Vannessa Gerbelli volta ao teatro com peça que fala do amor nos tempos modernos e dum casa em crise (foto: Divulgação)

Conhecida por personagens densas na TV, em “Mulheres Apaixonadas” e “Cabocla”, Gerbelli também faz uma crítica lúcida à atual lógica da televisão e às mudanças que vêm afastando o público das novelas inéditas. As reprises destas novelas, nas quais atuou, fizeram grande sucesso. Segundo ela, o que se vê hoje é um desequilíbrio entre arte e mercado.

Acho um sinal dos tempos. Quando se deixa de fazer primordialmente uma ‘obra’ para fazer primordialmente um ‘produto’, já fica claro que o mais importante não é a qualidade artística, mas a perseguição da audiência, com subterfúgios que muitas vezes atrapalham a qualidade da novela. Por exemplo, quando se escala determinado ator pensando mais na popularidade dele do que na adequação ao papel ou à sua capacidade, a história perde.

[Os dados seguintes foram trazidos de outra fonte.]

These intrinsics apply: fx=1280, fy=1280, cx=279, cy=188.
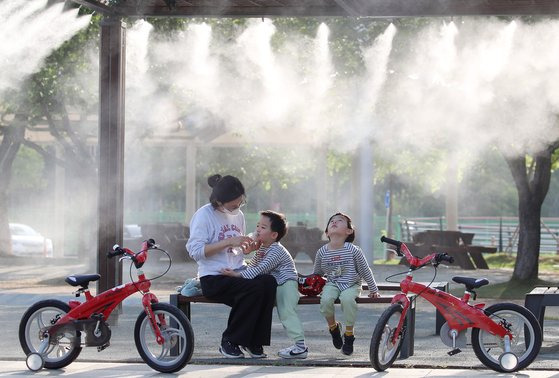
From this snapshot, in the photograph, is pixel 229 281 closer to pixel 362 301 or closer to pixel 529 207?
pixel 362 301

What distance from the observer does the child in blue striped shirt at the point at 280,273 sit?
358 inches

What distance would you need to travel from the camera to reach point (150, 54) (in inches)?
885

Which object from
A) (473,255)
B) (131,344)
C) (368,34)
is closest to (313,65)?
(368,34)

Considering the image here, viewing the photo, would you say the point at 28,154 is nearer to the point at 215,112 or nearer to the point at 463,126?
the point at 215,112

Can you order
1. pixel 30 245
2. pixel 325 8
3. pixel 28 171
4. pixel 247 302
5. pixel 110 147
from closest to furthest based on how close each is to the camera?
pixel 247 302, pixel 110 147, pixel 325 8, pixel 30 245, pixel 28 171

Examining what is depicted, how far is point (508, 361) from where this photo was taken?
855cm

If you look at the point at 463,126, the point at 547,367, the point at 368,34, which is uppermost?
the point at 368,34

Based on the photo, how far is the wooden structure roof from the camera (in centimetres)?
1143

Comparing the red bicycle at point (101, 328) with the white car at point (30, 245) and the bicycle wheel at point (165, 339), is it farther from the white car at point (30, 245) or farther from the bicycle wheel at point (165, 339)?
the white car at point (30, 245)

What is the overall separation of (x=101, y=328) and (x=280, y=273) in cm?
134

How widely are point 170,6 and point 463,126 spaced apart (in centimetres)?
1240

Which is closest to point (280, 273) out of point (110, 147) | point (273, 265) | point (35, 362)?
point (273, 265)

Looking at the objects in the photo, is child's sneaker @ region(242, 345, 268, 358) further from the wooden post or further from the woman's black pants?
the wooden post

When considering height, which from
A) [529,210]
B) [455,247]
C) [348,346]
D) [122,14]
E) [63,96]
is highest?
[63,96]
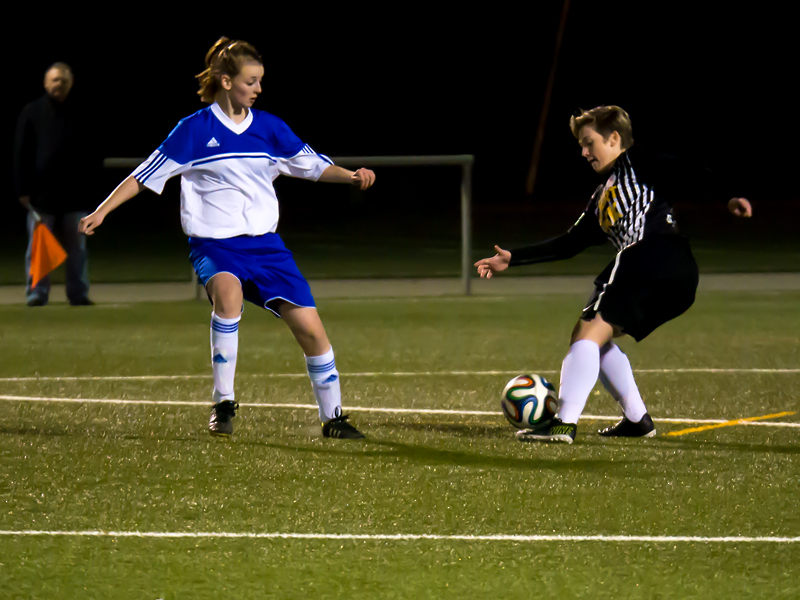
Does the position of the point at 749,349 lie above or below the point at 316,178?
below

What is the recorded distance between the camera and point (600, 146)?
22.9ft

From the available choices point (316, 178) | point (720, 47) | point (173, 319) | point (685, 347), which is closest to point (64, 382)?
point (316, 178)

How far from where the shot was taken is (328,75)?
4894 cm

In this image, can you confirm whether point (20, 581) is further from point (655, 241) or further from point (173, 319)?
point (173, 319)

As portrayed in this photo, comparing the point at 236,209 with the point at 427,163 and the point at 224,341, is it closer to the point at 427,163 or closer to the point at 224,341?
the point at 224,341

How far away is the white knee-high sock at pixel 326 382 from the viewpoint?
7176 mm

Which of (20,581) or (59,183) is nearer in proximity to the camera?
(20,581)

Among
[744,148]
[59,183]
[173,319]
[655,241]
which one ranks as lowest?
[744,148]

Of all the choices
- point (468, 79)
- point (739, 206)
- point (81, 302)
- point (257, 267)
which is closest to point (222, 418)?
point (257, 267)

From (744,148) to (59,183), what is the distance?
128 ft

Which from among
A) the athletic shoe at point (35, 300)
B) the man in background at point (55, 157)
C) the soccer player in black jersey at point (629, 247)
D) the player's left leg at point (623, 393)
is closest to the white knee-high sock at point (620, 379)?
the player's left leg at point (623, 393)

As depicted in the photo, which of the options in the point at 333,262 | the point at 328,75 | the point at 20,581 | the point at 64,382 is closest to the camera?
the point at 20,581

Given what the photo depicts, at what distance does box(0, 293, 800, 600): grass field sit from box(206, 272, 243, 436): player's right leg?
0.39ft

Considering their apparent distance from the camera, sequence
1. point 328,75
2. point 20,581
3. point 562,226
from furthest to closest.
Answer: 1. point 328,75
2. point 562,226
3. point 20,581
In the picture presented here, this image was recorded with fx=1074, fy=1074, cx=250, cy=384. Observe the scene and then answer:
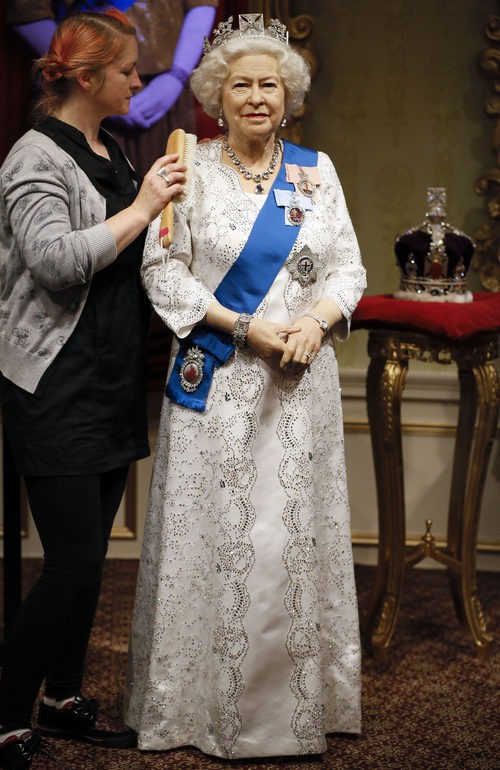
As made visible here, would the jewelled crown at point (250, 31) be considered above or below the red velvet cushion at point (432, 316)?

O público não recebe o que espera – Vannessa Gerbelli

Ela relembra com carinho o tempo em que adaptações literárias faziam sucesso na televisão: “Assistíamos adaptações de clássicos da literatura para TV e amávamos. ‘Tieta’ faz um grande sucesso agora em 2025 e o texto é baseado em Jorge Amado (1912-2001)… com cenas longas, vocabulário rico. Temos histórias incríveis no Brasil, autores fenomenais. A música era um elemento muito especial nas novelas e esse recurso também parece negligenciado hoje. Temos tantos compositores bons”.

Charles Myara e Vannessa Gerbelli na montagem teatral que protagonizam (Foto: Divulgação)

Ao pensar no futuro da teledramaturgia, Gerbelli sonha com um retorno às origens, em que a arte tenha novamente um papel central no fazer televisivo: “Acredito que se voltasse a se produzir novelas pensando mais no artístico que no mercado, poderíamos voltar a um bom caminho para o gênero. O Brasil tem a tradição das novelas assim como a Inglaterra tem o teatro. Nossa cultura perde muito ao sucatear qualquer expressão que envolva arte. Arte emociona, faz pensar e transforma. Estamos precisando muito dela.”

Além da nova peça, Vanessa Gerbelli prepara outras investidas no palco. “Tenho dois textos escritos por mim que pretendo montar, produzir. Tenho em vista um musical também.” Incansável, a atriz se reafirma como uma artista comprometida com o pensamento, a emoção e o fazer cênico em sua forma mais generosa — aquela que acredita no encontro entre arte e humanidade.